I stood up, my daughter in my arms, and looked into the eyes of the man who once promised to walk through life with me.
“Tomorrow, I will go to my mother’s house. I will give birth there. After that… we will handle things step by step.”
He reached out to hold my hand. I pulled away.
When I arrived at my mother’s house, I collapsed at the doorway. She held me, asked no questions, only whispered:
“First, give birth safely. Everything else we will face later.”

I gave birth to a healthy baby boy. When I held him, I remembered: I still have purpose. I still have strength.
My husband came to visit, but I refused to let him in the room. Not out of anger — but because I could not forget what I saw.

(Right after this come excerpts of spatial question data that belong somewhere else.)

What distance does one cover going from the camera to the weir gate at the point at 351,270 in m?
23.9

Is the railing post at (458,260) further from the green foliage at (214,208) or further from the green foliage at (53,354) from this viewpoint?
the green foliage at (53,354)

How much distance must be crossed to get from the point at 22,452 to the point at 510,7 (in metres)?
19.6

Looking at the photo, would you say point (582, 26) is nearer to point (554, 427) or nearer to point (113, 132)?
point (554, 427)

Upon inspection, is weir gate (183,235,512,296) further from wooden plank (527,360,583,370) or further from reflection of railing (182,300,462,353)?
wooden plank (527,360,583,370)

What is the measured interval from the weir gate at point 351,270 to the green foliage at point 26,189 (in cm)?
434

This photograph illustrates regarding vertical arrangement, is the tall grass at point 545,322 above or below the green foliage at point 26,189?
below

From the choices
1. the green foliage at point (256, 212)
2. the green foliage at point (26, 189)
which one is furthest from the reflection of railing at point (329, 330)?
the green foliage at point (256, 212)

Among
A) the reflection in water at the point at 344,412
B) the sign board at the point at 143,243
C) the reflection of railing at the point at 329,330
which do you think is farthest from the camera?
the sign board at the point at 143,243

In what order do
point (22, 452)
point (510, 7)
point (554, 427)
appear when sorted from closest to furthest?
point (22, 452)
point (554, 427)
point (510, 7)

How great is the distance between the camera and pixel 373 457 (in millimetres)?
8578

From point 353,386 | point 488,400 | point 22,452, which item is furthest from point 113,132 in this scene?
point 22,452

The sight of him carrying another child while I stood there — heavily pregnant, soaking wet, holding our sick daughter.
I don’t know yet what decision I will make for the future.
But I know this: From that night on, I am no longer the woman who gives all of herself while expecting so little. I no longer put my entire world into someone who never deserved it.
I lost my trust. But I found myself.